Many sites have limited network access between nodes running DataStax Enterprise and the internet, and these connectivity constraints can make downloading software directly from internet slow or impossible. Lifecycle manager supports installation of "offline" nodes through a variety of mechanisms.
LCM offers many options for offline installation so that it can be operated effectively in a wide variety of environments. With so many options to choose from, settling on a comprehensive strategy can be daunting.
The simplest option is often to use a
proxy if one is available or can be created. A proxy will allow LCM to complete all necessary downloads by itself, whereas if no proxy is available then it's often necessary to combine multiple offline techniques to download all the required files. With a little extra configuration, a proxy can also cache most downloads and is a good choice for accelerating installs at sites with slow connections to the internet. The sample squid config at the bottom of this answer can help you get started.
However, there often isn't a choice. The site-specific tools and policies that necessitate offline installs in the first place will constrain the viable strategies. If that's the case, read on and craft a customized offline strategy that works for your site.
Different Mechanisms for Different Software Sources
When LCM deploys DataStax enterprise on a target node, it generally must download software from several sources that have differing constraints on how they may be adapted for offline environments.
DataStax software in
.rpm formatted packages must be downloaded from
debian.datastax.com. In offline environments, DSE packages can be downloaded either via a
Proxy or a
If target nodes are able to perform http/https downloads via a proxy like
Squid, then LCM can configure the targets to use the proxy when downloading DSE packages. This can be configured on the
Package Proxy page of your configuration profile(s). See Configuring a proxy for package downloads documentation for details.
Note that DSE packages are password protected. Most proxies will allow downloads from password protected urls, but won't cache and accelerate the downloads which means that LCM installs can still overwhelm sites with slow internet access even with the proxy in use.
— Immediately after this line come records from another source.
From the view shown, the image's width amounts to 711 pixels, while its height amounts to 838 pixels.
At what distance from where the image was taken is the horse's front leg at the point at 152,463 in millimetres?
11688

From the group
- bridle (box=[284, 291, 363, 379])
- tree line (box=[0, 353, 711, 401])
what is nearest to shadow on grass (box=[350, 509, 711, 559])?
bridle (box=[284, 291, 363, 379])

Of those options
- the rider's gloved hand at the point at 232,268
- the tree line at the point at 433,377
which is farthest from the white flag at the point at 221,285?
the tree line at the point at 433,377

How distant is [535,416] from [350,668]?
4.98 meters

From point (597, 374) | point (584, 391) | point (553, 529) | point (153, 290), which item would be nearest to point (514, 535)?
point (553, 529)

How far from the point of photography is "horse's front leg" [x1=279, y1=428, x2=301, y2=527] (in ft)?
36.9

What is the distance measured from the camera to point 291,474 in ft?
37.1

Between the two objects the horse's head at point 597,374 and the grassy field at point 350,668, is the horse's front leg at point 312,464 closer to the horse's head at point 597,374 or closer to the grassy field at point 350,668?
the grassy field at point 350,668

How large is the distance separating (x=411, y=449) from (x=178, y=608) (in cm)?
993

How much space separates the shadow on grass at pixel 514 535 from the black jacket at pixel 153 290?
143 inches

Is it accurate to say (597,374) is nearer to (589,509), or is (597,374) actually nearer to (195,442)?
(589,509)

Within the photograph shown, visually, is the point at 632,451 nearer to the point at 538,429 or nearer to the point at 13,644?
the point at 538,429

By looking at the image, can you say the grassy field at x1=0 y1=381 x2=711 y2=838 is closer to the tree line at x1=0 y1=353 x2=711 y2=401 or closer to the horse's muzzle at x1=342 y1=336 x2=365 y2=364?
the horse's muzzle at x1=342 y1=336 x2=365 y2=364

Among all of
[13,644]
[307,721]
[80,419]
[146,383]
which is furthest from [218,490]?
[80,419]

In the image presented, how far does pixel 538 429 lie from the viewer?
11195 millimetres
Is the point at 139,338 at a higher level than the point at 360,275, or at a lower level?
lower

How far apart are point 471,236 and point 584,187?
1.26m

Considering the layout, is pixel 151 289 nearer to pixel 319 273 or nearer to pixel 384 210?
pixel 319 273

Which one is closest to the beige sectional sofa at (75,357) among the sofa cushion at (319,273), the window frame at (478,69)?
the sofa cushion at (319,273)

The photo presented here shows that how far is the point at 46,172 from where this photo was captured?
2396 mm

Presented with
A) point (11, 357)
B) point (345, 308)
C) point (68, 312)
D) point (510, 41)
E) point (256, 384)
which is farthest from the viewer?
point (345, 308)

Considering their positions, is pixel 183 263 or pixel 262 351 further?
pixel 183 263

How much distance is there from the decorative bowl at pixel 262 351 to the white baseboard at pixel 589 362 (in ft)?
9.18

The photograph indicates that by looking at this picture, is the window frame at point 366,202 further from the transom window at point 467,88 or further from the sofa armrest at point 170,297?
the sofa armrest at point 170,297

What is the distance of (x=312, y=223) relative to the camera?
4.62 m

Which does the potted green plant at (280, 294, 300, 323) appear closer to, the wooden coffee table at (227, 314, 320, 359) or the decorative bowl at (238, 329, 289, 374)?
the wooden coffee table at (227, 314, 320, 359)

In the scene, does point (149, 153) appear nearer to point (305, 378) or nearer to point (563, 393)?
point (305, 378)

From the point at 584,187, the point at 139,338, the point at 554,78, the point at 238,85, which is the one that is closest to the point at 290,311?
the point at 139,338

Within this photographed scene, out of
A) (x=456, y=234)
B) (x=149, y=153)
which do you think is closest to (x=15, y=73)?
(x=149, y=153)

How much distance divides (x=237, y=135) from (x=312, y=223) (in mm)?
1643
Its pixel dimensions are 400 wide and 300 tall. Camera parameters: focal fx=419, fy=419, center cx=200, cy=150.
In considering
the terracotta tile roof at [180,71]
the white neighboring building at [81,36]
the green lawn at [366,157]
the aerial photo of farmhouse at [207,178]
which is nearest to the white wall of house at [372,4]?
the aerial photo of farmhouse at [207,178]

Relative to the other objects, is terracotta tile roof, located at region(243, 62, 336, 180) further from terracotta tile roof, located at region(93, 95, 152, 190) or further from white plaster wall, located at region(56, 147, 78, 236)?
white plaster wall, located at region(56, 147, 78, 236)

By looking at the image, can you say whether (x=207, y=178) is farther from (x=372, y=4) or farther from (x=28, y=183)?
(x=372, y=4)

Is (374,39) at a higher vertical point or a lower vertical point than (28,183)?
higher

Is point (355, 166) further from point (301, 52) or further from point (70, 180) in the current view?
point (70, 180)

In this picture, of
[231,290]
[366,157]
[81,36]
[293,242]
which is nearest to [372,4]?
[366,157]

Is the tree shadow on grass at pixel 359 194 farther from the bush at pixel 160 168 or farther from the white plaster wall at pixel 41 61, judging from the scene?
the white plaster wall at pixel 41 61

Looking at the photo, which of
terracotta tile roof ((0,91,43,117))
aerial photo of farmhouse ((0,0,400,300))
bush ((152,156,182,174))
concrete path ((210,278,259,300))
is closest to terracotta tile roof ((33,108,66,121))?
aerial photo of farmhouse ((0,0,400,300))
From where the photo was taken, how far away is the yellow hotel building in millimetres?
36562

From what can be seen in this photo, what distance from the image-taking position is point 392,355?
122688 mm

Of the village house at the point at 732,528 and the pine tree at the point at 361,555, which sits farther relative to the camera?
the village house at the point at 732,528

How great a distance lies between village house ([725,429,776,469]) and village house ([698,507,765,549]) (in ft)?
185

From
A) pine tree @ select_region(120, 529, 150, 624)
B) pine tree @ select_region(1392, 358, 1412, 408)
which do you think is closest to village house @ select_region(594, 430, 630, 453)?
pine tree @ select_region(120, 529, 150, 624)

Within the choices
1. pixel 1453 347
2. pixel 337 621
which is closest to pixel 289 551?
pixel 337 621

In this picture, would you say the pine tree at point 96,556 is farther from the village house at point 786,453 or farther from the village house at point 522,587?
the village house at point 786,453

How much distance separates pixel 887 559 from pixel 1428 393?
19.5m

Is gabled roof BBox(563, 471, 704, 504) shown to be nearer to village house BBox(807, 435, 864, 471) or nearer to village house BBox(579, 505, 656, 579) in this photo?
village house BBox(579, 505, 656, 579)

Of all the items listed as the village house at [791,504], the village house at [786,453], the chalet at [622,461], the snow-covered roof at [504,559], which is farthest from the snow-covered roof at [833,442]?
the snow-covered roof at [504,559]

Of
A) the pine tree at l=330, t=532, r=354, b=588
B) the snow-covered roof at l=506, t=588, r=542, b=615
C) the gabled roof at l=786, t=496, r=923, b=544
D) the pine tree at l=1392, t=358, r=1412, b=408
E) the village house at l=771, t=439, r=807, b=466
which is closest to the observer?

Some proxies can be explicitly set to cache certain password-protected urls. Configuring a proxy this way violates RFCs and if access to the proxy is misconfigured could result in accidentally publicly redistributing DataStax software without authorization. Caching should only be done in cases where the proxy is private. An example Squid 3.x config is provided later in this article that demonstrates caching of authenticated downloads.
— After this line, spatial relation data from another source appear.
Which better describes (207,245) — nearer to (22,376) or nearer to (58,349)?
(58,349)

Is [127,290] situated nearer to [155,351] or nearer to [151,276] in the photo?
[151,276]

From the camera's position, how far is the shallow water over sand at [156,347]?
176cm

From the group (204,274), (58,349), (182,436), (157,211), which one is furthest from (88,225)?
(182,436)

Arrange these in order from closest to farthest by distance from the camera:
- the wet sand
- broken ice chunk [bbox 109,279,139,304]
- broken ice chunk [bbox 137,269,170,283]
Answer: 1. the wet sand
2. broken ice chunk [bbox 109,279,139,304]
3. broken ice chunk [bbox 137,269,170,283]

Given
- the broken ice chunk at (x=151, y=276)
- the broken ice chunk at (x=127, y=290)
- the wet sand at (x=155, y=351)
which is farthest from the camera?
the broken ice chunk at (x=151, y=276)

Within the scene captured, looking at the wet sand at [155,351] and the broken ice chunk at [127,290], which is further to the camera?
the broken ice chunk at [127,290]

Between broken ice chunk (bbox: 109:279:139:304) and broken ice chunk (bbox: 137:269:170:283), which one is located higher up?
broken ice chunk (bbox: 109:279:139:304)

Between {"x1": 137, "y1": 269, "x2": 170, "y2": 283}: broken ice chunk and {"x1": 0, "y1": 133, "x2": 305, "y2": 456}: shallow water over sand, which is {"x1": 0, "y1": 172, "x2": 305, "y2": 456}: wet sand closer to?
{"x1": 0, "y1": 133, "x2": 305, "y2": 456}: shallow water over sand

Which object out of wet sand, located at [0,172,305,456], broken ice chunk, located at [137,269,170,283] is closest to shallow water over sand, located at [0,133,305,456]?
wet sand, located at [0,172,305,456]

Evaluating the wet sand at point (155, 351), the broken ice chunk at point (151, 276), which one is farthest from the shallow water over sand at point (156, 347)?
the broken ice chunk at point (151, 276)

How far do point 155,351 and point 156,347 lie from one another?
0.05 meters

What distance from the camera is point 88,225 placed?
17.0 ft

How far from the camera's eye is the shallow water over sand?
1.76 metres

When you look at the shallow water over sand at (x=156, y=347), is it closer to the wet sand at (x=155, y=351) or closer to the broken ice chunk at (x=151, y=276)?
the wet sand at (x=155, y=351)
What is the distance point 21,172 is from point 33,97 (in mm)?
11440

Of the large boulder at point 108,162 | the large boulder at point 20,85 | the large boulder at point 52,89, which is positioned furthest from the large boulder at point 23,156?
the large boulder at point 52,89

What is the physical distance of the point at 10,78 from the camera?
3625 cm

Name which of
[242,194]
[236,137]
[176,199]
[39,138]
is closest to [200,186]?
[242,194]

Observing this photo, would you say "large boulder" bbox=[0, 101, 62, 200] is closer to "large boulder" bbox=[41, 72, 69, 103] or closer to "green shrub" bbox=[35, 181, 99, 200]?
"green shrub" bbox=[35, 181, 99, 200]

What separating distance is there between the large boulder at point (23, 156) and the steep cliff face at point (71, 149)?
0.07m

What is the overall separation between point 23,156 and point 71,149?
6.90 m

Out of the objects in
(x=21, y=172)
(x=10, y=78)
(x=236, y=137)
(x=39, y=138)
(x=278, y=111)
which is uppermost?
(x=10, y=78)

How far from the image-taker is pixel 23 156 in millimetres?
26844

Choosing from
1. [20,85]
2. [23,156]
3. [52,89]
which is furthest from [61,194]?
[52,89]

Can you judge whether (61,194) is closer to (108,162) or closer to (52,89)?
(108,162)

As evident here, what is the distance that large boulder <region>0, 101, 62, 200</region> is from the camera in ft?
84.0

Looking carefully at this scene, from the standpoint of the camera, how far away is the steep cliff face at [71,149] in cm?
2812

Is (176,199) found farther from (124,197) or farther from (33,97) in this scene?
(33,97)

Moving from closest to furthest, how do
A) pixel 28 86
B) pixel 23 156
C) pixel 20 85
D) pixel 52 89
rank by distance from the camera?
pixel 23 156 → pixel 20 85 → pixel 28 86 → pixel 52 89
The other approach for allowing offline access to DSE packages is to download from a local mirror of the DataStax package repository rather than the official repo hosted at
datastax.com. This can be configured in LCM by editing your repository and choosing a private repo.
In general customers that want to do this have someone available that knows how to create the mirror in the first place, but we're aiming document the process of mirroring the DSE package repositories in ENGOPS-528.
Operating System Packages
DataStax packages have a small number of dependencies on packages provided by your operating system vendor. In general, customers with offline DSE nodes have already installed their operating system and have configured it to be able to install and update packages provided by the operating system vendor.
If not, offline access to operating system packages can be provided by:
- Proxy: This can be configured in LCM as described above for DSE packages.
- Repository Mirror: Operating system vendors provide mechanisms to mirror their package repositories locally and this can be configured outside of LCM.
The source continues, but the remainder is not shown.